┌────────
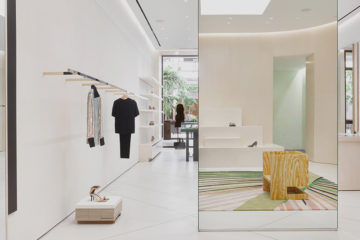 3.1 PHILLIP LIM FLAGSHIP STORE IN MIAMI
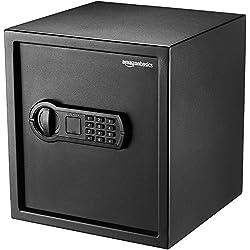 AmazonBasics Home Safe - 1.20 Cubic Feet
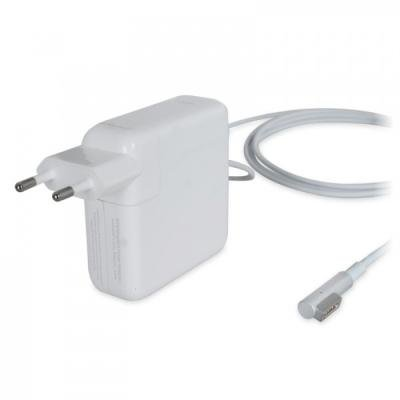 Napájecí adaptér Energyline pro Apple 60 W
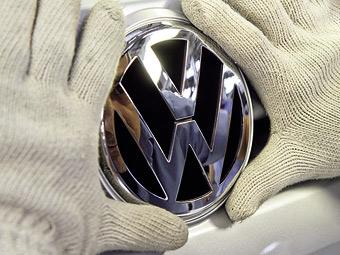 VW потратит на свое развитие 62 миллиарда евро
└────────
> [Required action]
Would you restate word for word each line from the one that holds "AmazonBasics Home Safe - 1.20 Cubic Feet" to the end of the material, both ends included, without the pictures?

> [Response to the exercise]
 AmazonBasics Home Safe - 1.20 Cubic Feet
 Napájecí adaptér Energyline pro Apple 60 W
 VW потратит на свое развитие 62 миллиарда евро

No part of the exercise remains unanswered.